Source text
────────────────────────────────────────

Niki Hastings-McFall
Born 1959
Education Manukau Institute of Technology, Bachelor of Visual Arts (Jewellery)
Known for Jewellery, fine art

Niki Hastings-McFall (born 1959) is a New Zealand jeweller and artist of Samoan and Pākehā descent. She has been described by art historian Karen Stevenson as one of the core members of a group of artists of Pasifika descent who brought contemporary Pacific art to 'national prominence and international acceptance'.

In 2000 Hastings-McFall graduated from the Manukau Institute of Technology with a Bachelor of Visual Arts majoring in Jewellery. Much of her work references her Samoan heritage, which she began learning about when she first met her father in 1992.

Hastings-McFall's work has been informed by her experience of growing up within Pakeha culture and later learning about her Samoan heritage. Among the issues that inform her work are 'the effects of Christianity and colonialism in the Pacific, loss of culture, the transplantation of Pacific Islanders to large cities and the shaping of traditional culture to fit contemporary urban culture'.

Although she began making jewellery, Hastings-McFall found within a few years that she needed to extend beyond this:

'I found it [jewellery] brought up other things I wanted to explore. I was really interested in jewellery, researching and exploring, but that led to other things I couldn't do with jewellery. I wanted to make objects without the whole conversation about body adornment. Today there are definitely elements of jewellery and jewellery-making in my work. I don't deny it or repress it. I've always been inclined to making objects about ideas.'

Hastings-McFall's work often references cultural stereotyping of the Pacific through the use of everyday material objects. She makes frequent use of the flower lei, either buying cheap nylon lei and using the 'petals' to cover furniture and lightboxes, or making lei from non-traditional materials, such as the nylon thread used in weedeaters, or the fish-shaped soy sauce bottles that come with take-away sushi packs, which 'carry on the tradition of Pacific adoption of modern materials like plastic in customary forms as well as commenting on the economic traditions of Pacific Island peoples in urban Aotearoa New Zealand'.

Karen Stevenson writes of Hastings-McFall's lei works:

Hastings-McFall finds much to parody in the contemporary lives of Pacific Islanders as they encounter the stereotypes of the Western gaze. Hastings-McFall's humour is the basis and inspiration for her Urban Lei Series. Using McDonald's throwaways (MacLei), curtain nets (Nosy Neighbour Lei), weedeater nylon (Islanders) and soy sauce containers (Too Much Sushi Lei), Hastings-McFall addresses the lived island and urban realities of New Zealand.

────────────────────────────────────────

Request
Reproduce the stretch from "Hastings-McFall's work often" through "Aotearoa New Zealand'." in the text on Niki Hastings-McFall, substituting "floral garland" for "flower lei".

Extracted information
────────────────────────────────────────

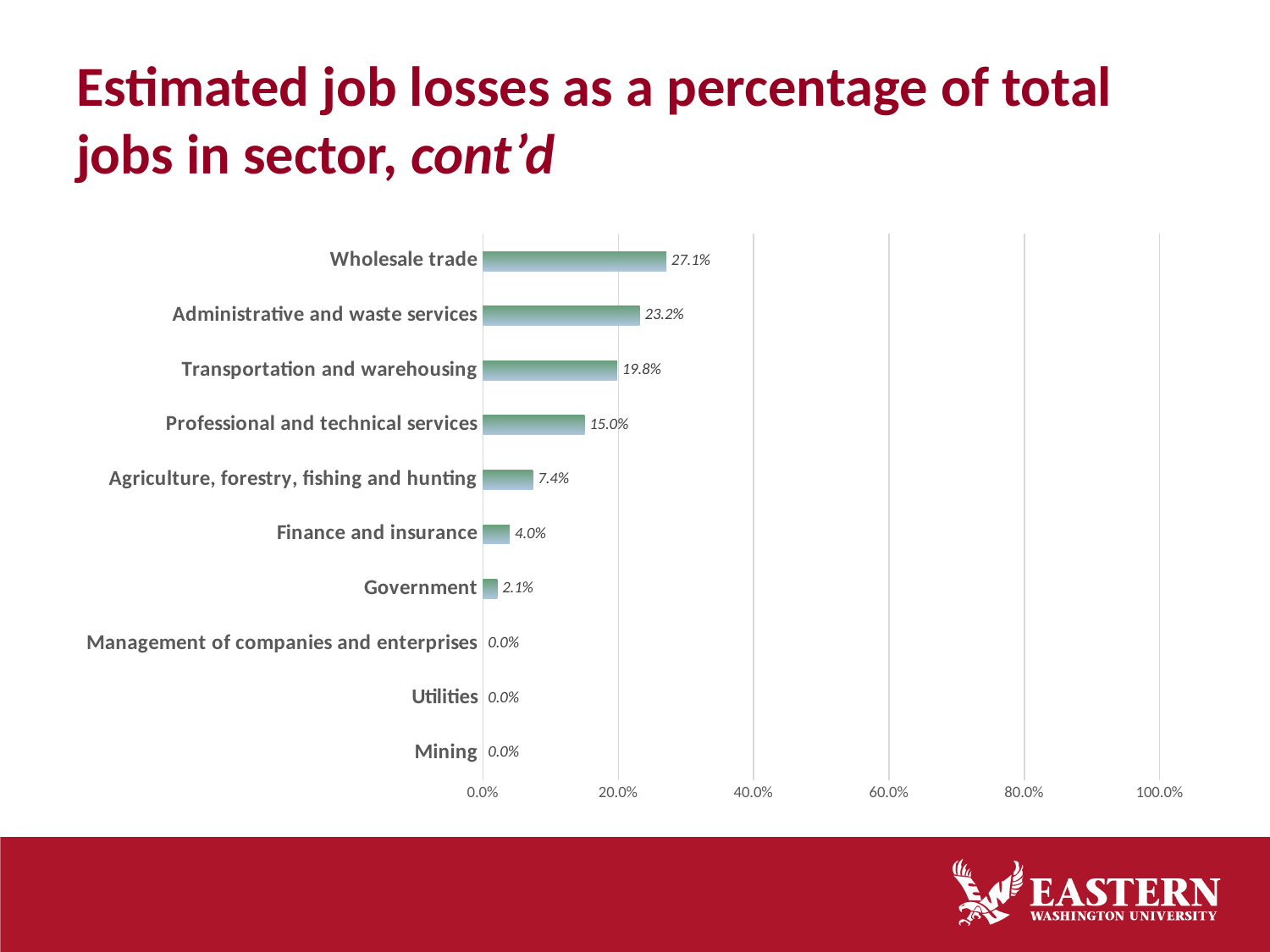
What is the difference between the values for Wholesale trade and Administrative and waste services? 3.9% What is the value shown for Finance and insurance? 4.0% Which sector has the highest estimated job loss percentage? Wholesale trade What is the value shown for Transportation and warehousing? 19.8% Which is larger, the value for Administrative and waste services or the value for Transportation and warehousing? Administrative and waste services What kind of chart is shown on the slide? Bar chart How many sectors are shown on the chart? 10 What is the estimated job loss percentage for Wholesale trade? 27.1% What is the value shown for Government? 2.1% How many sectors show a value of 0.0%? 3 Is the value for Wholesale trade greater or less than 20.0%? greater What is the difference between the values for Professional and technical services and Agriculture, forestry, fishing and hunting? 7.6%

────────────────────────────────────────

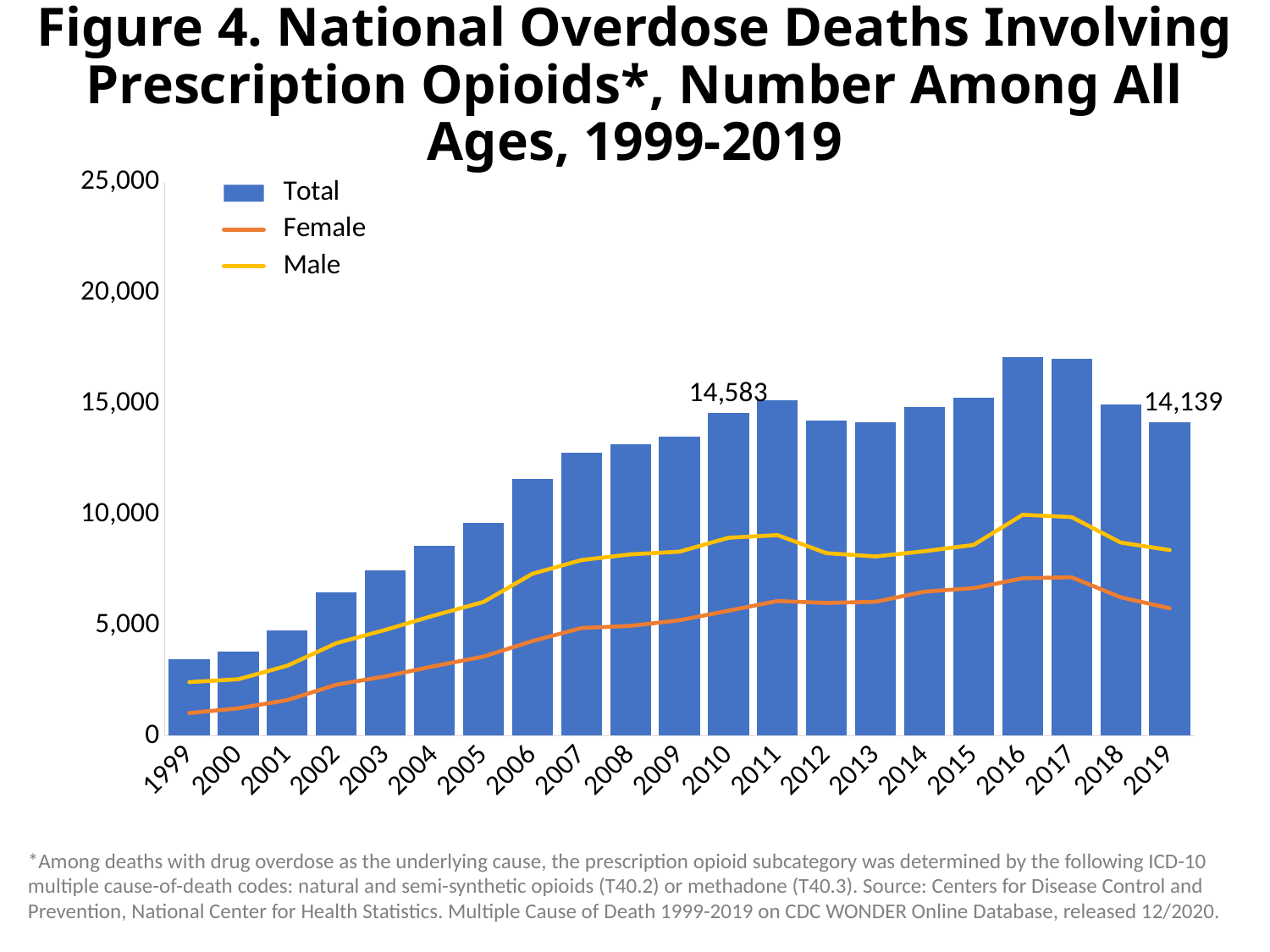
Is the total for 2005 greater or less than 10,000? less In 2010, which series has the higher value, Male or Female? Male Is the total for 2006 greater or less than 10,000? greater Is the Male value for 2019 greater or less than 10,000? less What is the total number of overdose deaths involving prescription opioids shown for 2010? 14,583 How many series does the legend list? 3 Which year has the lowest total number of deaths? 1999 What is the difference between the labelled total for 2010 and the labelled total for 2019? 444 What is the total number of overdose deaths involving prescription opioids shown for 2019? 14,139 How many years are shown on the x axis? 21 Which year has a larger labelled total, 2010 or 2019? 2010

────────────────────────────────────────

Answer for this exercise
Hastings-McFall's work often references cultural stereotyping of the Pacific through the use of everyday material objects. She makes frequent use of the floral garland, either buying cheap nylon lei and using the 'petals' to cover furniture and lightboxes, or making lei from non-traditional materials, such as the nylon thread used in weedeaters, or the fish-shaped soy sauce bottles that come with take-away sushi packs, which 'carry on the tradition of Pacific adoption of modern materials like plastic in customary forms as well as commenting on the economic traditions of Pacific Island peoples in urban Aotearoa New Zealand'.